Given text.
--

More than 130,000 people in communities north of Detroit are under a boil water advisory after a break in the water main that distributes drinking water to the region from the Lake Huron Water Treatment Facility, the authorities said on Sunday.
The break was discovered early on Saturday morning, according to the Great Lakes Water Authority, and nearly one million Michigan residents were initially instructed to boil water before use as a precaution.
The leak came from a 120-inch water transmission main and was found about one mile west of the water treatment facility in Lake Huron, the authorities said, adding that they expected it would take about two weeks until they could return the pipeline to service.
Water flow and pressure had been restored to many communities as of 11:30 a.m. on Sunday, they said.
But several other communities, including the Village of Almont, Bruce Township, Burtchville Township, Imlay City, Rochester, Shelby Township and Washington Township, were still being instructed to boil water before use. One business in Greenwood and an industrial park in Romeo also remained affected.
On Saturday afternoon, Gov. Gretchen Whitmer of Michigan activated the state’s emergency operations center to respond to the continuing water main break, making state disaster resources available to help communities get necessities like bottled water.
“Our top priority right now is protecting the public health and safety of Michigan residents until this water main is fixed as quickly as possible,” Governor Whitmer said in a statement.
The authorities said that crews had isolated the break and, in preparation for repairs, had begun removing water from the site using pumps. The replacement pipe was already en route to Michigan from Texas, they said.

--

Exercises to complete.
**A.** Reproduce the water main break report word for word, beginning at the words "Water flow and" and stopping after "in a statement.".
**B.** Extend the water main break report with new text that picks up after its last sentence.

Information.
--

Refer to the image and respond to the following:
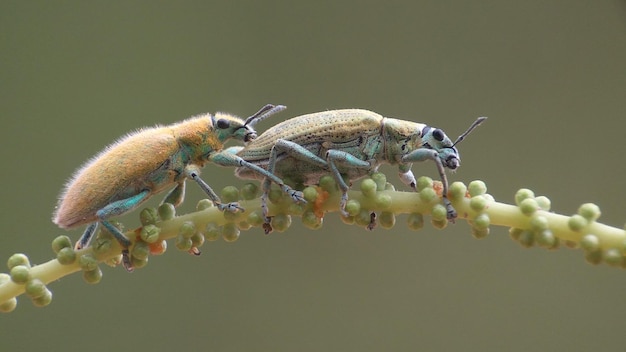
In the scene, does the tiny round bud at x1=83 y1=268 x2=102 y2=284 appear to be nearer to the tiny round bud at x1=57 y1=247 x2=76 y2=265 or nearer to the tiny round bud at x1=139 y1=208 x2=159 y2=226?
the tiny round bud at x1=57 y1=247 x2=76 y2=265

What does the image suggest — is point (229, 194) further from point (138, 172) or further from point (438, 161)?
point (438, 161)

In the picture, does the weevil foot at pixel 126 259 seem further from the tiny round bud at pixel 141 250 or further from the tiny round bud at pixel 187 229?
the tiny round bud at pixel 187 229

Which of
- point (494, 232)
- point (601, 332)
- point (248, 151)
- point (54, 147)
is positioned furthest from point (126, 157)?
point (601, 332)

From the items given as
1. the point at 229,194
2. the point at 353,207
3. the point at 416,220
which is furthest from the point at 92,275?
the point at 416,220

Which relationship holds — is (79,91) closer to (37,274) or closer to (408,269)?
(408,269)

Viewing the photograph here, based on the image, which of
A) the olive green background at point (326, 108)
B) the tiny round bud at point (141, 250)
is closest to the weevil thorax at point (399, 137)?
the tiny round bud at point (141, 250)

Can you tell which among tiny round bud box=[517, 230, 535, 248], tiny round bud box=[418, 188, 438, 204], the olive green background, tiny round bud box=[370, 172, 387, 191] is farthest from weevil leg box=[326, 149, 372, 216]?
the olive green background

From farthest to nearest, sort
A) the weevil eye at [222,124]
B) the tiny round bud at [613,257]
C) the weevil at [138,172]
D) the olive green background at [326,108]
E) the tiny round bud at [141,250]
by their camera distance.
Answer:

--

Answers for the tasks.
**A.**
Water flow and pressure had been restored to many communities as of 11:30 a.m. on Sunday, they said.
But several other communities, including the Village of Almont, Bruce Township, Burtchville Township, Imlay City, Rochester, Shelby Township and Washington Township, were still being instructed to boil water before use. One business in Greenwood and an industrial park in Romeo also remained affected.
On Saturday afternoon, Gov. Gretchen Whitmer of Michigan activated the state’s emergency operations center to respond to the continuing water main break, making state disaster resources available to help communities get necessities like bottled water.
“Our top priority right now is protecting the public health and safety of Michigan residents until this water main is fixed as quickly as possible,” Governor Whitmer said in a statement.

**B.**
Barring any unforeseen circumstances, the authorities said that they expected repairs to take a week, and that they would spend the following week testing water quality.
Whenever a water system loses pressure, precautionary measures are recommended, the authorities said, since the loss of pressure can cause bacterial contamination. Boiling the water kills that bacteria.
Under the advisory, residents should not drink tap water without boiling it first, the authorities said. They should boil the water for at least one minute and allow it to cool before using it.
Residents in the affected communities should use boiled, bottled or disinfected water for drinking, making ice, washing dishes, brushing teeth and preparing food “until further notice,” the authorities said, adding that they were investigating the cause of the break.
In a statement released on Sunday morning, Suzanne R. Coffey, the chief executive of the Great Lakes Water Authority, said that the agency understood the “real-life impact” the leak was having on hundreds of thousands of people.
“We truly appreciate their patience and understanding as we work to implement the necessary repairs,” Ms. Coffey said, adding that she was grateful to those “working tirelessly to restore water pressure to all communities.”